Who Watches Watchmen? - Part 1

I gave talk about this topic on CODE Beam V Americas, but I wasn't really satisfied with it. In this post I will try to describe what my presentation was meant to be about.

If you are wondering about the presentation, the slides are on SpeakerDeck.

Abstract#

Most of the operating systems are multi-process and multi-user operating systems. This has a lot of positive aspects. Like to be able to do more than one thing at the time at our devices, but it introduces a lot of complexities that in most cases are hidden from the users and developers. These things still need to be handled in one or another way. The most basic problems are:

Some processes need to be started before user can interact with the OS in meaningful (for them) way (for example mounting filesystems, logging, etc.)
Some processes require strict startup ordering, for example you may need logging to be started before starting HTTP server
System operator somehow need to know when the process is ready to do their work, which is often some time after process start
System operator should be able to check process state in case when debugging is needed, most commonly via logs
Shutdown of the processes should be handled in a way, that will allow other processes to be shut down cleanly (for example application that uses DB should be down before DB itself)

Why we need system supervisor?#

System supervisor is a process started early in the OS boot, that should handle starting and managing all other processes that will be run on our system. It is often the init process (first process started by the OS that is running with PID 1) or it is first (and sometimes only) process started by the init process. Popular examples of such supervisors (often integrated with init systems):

SysV which is "traditional" implementation that originates at UNIX System V (hence the name)
BSD init that with some variations is used in BSD-based OSes (NetBSD, FreeBSD), it shares some similarities to SysV init and services description is provided by shell scripts
OpenRC that also uses shell-based scripts for service description, used by Linux distributions like Gentoo or Alpine
launchd that is used on Darwin (macOS, iPadOS, iOS, watchOS) systems that uses XML-based plists for services description
runit which is small init and supervisor, but quite capable, for example used by Void Linux
Upstart created by Canonical Ltd. as a replacement for SysV-like init system in Ubuntu (no longer in use in Ubuntu), still used in some distributions like ChromeOS or Synology NAS
systemd (this is the name, not "SystemD") that was created by Red Hat employee, (in)famous Lennart Poettering, and later was adopted by almost all major Linux distributions which spawned some heated discussion about it

In this article I will focus on systemd, and its approach to "new-style system daemons".

DISCLAIMER

Each of the solutions mentioned above has its strong and weak points. I do not want to start another flame war whether it is good or not. It has some good in it, and it has some bad in it. We can say that it "won" over the most used distributions, and despite our love or hate towards it, we need to learn how to live with that.

Why `systemd`?#

systemd became a thing because SysV approach to ordering services' start-up was mildly irritating and non-parallelizable.

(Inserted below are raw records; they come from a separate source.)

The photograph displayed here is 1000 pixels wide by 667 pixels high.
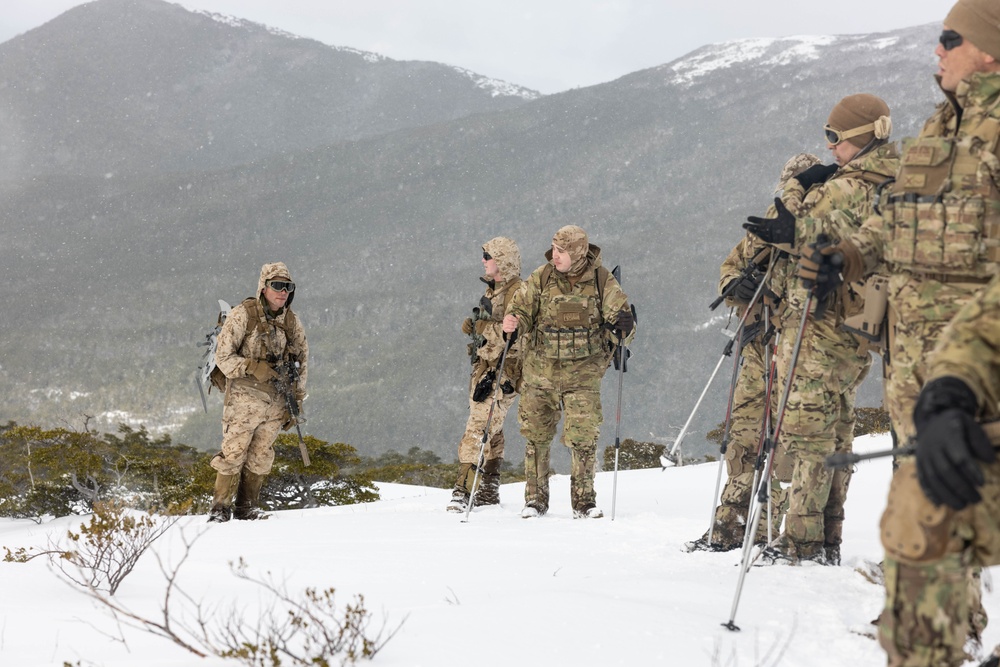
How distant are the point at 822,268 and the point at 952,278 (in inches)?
18.7

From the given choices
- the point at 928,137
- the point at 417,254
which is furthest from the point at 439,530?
the point at 417,254

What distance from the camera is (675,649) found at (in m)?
2.63

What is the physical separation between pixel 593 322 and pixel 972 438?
16.1 feet

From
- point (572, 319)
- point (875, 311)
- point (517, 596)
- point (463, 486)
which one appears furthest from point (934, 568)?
point (463, 486)

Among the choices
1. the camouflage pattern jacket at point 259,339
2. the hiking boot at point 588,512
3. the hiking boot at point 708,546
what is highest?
the camouflage pattern jacket at point 259,339

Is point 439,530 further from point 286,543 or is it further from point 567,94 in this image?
point 567,94

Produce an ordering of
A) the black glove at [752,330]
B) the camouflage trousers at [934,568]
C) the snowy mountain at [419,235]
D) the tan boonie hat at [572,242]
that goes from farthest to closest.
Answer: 1. the snowy mountain at [419,235]
2. the tan boonie hat at [572,242]
3. the black glove at [752,330]
4. the camouflage trousers at [934,568]

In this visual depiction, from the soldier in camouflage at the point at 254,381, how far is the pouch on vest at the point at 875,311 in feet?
17.8

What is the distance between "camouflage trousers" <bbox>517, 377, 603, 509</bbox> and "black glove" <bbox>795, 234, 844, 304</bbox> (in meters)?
3.19

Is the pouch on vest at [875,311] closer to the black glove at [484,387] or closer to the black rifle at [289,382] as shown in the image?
the black glove at [484,387]

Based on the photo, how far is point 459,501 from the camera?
7633 mm

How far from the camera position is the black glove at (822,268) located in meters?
3.14

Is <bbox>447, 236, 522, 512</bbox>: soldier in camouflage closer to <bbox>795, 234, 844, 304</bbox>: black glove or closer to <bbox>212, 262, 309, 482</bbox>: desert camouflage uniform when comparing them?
<bbox>212, 262, 309, 482</bbox>: desert camouflage uniform

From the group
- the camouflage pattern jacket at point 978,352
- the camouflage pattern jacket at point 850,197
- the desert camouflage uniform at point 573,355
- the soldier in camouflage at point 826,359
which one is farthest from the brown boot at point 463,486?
the camouflage pattern jacket at point 978,352
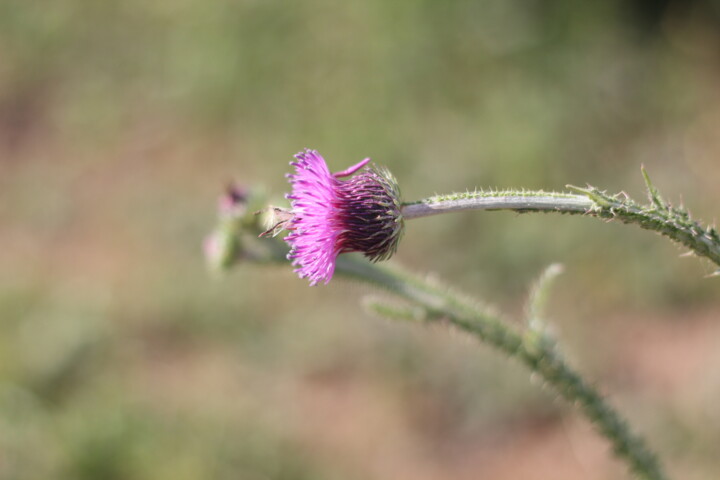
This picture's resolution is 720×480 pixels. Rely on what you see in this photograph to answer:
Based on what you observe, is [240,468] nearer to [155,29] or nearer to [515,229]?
[515,229]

In short, SysV is starting processes exactly in lexicographical order of files in given directory. This meant, that even if your service didn't need the DB at all, but it somehow ended further in the directory listing, you ended in waiting for the DB start-up. Additionally, SysV wasn't really monitoring services, it just assumed that when process forked itself to the background, then it is "done" with the startup, and we can continue. This is obviously not true in many cases, for example, if your previous shutdown wasn't clean because of power shortage or other issue, then your DB probably need a bit of time to rebuild state from journal. This causes even more slowdown for the processes further in the list. This is highly undesired in modern, cloud-based, environment, where you can often start the machines on-demand during autoscaling actions. When there is a spike in the traffic that need autoscaling, then the sooner new machine is in usable state the sooner it can take load from other machines.

Different tools take different approach to solve that issue there. systemd take approach that is derived from launchd - do not do stuff, that is not needed. We can trigger on action of other services (obviously), but also on stuff like socket activity, path creation/modification, mounts, connection or disconnection of device, time events, etc.

DIGRESSION

This is exactly the reason why systemd has its infamous "feature creep", it doesn't "digest" all services like Cron or udev. It is not that these are "tightly" intertwined into systemd. You can still replace them with their older counterparts, you will just lose all the features these bring with them.

Such lazy approach sometimes require changes into the service itself. For example, to let supervisor know, that you are ready (not just started), you need some way to communicate with supervisor. In systemd you can do so via UNIX socket pointed by NOTIFY_SOCKET environment variable passed to your application. With the same socket you can implement another useful feature - watchdog/heartbeat process. This mean that if for any reason your process became non-responsive (but it will refuse to die), then supervisor will forcefully bring process down and restart it, assuming that the error was accidental.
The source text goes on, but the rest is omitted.